Exercise >>
Copy the line containing "Which is further", then all lines after it up to and including the final line of the material, exactly and without additions.

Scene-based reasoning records
-- begin --
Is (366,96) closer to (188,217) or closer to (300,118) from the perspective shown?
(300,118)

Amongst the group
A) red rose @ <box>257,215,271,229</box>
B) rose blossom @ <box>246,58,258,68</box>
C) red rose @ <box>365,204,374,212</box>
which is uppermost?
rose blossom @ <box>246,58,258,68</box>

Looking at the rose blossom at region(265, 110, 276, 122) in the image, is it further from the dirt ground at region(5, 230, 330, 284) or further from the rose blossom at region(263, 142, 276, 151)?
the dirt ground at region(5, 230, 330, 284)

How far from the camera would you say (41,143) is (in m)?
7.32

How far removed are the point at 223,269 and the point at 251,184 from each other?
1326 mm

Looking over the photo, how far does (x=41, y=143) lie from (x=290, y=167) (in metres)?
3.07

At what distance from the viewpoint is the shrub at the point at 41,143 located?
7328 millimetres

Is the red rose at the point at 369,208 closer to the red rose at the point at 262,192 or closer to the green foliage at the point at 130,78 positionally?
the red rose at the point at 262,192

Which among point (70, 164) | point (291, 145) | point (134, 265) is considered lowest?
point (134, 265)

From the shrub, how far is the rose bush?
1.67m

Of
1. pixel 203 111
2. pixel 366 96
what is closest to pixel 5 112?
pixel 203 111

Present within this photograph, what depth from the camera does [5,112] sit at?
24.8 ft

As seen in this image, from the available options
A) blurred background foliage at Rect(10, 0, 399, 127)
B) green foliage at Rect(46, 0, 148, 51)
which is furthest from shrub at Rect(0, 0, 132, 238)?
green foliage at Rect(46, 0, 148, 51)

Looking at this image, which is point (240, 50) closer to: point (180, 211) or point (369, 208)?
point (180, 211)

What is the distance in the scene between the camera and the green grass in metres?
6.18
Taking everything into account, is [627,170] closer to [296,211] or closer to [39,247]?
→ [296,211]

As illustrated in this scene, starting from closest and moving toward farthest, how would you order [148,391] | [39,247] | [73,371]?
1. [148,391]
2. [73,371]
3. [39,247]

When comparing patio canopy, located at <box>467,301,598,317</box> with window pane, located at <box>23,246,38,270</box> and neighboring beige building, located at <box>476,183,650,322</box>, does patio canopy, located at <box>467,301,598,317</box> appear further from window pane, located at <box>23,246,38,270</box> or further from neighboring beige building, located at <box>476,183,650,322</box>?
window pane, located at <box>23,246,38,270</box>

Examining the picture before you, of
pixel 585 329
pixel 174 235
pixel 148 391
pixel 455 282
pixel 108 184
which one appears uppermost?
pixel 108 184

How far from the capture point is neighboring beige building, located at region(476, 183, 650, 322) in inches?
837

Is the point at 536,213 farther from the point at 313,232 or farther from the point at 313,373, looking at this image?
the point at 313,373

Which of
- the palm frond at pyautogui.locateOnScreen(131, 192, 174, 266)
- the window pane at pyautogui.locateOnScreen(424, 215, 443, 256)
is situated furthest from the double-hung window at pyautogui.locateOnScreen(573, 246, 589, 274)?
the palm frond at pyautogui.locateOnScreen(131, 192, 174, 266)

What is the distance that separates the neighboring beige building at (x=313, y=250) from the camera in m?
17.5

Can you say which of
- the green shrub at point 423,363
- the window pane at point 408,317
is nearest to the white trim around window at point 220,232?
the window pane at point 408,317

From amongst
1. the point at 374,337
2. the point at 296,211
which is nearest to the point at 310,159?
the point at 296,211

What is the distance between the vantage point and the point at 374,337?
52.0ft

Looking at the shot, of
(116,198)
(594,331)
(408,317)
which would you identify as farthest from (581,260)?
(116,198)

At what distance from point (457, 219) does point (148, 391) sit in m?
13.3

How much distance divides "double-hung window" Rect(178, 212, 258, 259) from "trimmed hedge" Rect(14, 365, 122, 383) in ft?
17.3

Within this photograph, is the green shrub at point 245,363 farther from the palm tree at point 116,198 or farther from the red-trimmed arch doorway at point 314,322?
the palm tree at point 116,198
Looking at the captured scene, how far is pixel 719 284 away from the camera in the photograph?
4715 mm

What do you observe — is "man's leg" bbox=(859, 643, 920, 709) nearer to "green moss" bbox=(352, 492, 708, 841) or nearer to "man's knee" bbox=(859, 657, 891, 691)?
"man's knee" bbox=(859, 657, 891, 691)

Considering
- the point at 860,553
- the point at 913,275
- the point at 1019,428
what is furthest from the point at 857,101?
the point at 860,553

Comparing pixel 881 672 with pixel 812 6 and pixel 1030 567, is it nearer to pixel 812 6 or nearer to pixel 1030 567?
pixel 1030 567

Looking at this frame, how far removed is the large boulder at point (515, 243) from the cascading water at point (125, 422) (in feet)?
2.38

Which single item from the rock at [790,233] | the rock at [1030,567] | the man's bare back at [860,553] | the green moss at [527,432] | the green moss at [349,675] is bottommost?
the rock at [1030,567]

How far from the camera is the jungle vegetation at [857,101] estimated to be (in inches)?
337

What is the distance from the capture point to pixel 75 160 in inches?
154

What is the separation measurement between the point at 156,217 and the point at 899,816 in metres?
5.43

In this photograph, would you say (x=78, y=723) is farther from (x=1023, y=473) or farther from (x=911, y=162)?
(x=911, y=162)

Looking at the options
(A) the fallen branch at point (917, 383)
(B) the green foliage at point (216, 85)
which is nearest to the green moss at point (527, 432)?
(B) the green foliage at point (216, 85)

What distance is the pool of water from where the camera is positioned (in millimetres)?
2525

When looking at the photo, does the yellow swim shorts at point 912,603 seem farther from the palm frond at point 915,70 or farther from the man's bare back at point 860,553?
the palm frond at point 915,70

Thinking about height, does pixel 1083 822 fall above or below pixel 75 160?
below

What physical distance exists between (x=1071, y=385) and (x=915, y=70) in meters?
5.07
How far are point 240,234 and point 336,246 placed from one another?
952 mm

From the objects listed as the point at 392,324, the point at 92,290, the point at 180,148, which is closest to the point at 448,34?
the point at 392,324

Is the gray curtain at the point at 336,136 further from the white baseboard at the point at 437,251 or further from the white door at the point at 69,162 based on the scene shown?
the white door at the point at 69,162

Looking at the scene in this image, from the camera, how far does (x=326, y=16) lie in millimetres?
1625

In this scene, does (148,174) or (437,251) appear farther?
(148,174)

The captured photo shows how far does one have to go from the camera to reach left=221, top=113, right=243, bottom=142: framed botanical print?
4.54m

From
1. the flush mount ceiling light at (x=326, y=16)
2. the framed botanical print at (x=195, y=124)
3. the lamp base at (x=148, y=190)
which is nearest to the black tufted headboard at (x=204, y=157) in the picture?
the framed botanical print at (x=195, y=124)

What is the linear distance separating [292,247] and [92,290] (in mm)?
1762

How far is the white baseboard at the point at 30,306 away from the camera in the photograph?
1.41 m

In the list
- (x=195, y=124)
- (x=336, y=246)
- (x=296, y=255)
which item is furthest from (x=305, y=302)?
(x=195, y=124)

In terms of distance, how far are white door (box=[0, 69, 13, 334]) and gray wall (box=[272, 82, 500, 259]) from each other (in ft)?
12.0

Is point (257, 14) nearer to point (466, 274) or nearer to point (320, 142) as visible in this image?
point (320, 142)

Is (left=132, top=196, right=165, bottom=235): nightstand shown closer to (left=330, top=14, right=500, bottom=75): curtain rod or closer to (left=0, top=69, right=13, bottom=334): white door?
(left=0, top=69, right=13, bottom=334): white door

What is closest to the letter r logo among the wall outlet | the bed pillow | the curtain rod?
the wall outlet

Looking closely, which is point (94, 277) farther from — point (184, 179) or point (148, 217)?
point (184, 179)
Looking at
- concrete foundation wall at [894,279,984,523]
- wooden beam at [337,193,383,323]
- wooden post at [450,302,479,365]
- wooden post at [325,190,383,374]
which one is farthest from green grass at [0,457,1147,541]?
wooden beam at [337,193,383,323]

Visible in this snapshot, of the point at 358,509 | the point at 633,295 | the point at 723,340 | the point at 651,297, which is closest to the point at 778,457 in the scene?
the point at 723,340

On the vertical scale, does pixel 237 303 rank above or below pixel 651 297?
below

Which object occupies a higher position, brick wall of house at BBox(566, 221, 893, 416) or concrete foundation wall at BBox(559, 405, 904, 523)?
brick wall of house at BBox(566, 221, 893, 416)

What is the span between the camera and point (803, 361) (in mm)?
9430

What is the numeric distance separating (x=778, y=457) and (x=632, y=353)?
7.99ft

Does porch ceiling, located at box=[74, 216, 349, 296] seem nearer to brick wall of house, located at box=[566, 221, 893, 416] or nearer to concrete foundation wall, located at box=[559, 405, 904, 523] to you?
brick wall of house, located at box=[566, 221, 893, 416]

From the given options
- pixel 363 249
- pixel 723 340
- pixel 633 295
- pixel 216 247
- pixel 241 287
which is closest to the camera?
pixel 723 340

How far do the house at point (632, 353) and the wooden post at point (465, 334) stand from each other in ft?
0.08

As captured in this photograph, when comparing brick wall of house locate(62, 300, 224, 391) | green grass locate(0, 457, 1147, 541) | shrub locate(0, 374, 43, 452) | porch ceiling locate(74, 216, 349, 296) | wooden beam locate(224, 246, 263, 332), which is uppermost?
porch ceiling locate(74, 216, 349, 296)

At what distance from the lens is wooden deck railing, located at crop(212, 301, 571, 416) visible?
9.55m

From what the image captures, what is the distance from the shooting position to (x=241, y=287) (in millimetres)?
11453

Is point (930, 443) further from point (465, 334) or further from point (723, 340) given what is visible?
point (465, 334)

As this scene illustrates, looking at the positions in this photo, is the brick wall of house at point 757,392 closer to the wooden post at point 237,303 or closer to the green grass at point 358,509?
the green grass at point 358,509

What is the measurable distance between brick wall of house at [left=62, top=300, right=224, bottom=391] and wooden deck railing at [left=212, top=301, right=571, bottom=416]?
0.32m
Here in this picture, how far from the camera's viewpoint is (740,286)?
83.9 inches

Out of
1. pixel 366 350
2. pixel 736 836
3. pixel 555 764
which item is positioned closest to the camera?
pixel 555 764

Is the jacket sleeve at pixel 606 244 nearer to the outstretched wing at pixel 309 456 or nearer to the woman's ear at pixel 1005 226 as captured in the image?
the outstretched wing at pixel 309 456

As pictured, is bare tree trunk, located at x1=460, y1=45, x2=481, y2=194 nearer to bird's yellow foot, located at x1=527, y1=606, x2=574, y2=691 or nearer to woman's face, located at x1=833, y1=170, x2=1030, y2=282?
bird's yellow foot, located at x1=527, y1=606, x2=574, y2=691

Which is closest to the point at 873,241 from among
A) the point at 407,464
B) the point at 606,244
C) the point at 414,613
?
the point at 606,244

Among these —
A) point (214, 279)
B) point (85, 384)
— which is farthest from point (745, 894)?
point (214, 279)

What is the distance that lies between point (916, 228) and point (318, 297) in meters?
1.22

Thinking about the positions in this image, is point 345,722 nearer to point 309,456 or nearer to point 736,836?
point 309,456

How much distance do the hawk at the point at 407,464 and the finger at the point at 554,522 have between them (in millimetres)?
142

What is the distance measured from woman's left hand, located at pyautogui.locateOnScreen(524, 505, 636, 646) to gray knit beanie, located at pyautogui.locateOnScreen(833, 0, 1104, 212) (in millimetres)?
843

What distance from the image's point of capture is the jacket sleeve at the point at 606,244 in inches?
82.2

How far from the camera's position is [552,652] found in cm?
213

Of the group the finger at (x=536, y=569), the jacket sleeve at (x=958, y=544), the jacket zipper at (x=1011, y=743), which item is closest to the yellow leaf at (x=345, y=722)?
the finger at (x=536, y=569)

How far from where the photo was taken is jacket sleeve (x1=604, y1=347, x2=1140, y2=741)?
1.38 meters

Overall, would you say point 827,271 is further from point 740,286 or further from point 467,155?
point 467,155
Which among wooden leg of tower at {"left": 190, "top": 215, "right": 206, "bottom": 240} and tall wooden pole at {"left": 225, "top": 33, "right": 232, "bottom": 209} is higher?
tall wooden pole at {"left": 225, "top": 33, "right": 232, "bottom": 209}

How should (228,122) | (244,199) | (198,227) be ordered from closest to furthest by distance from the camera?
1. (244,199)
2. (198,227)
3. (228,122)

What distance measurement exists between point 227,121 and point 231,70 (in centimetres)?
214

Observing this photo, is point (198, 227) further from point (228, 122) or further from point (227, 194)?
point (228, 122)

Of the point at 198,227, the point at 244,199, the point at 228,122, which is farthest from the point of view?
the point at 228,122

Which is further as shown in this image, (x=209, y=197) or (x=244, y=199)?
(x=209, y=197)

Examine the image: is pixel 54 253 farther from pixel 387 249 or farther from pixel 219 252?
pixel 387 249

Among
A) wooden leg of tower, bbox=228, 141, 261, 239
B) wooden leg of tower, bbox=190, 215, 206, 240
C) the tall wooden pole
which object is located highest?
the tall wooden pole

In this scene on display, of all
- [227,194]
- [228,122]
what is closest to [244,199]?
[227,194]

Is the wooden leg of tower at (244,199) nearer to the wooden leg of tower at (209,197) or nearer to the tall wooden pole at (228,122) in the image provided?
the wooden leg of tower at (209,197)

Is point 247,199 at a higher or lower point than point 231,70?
-- end --
Answer to the problem >>
Which is further as shown in this image, (x=209, y=197) or (x=244, y=199)?
(x=209, y=197)

Examine the image: is pixel 54 253 farther from pixel 387 249 or farther from pixel 219 252?
pixel 387 249

Among
A) wooden leg of tower, bbox=228, 141, 261, 239
B) wooden leg of tower, bbox=190, 215, 206, 240
C) the tall wooden pole
which object is located highest?
the tall wooden pole

In this scene on display, of all
- [227,194]
- [228,122]
what is closest to [244,199]?
[227,194]

Is the wooden leg of tower at (244,199) nearer to the wooden leg of tower at (209,197) or nearer to the tall wooden pole at (228,122) in the image provided?
the wooden leg of tower at (209,197)

Is point 247,199 at a higher or lower point than point 231,70?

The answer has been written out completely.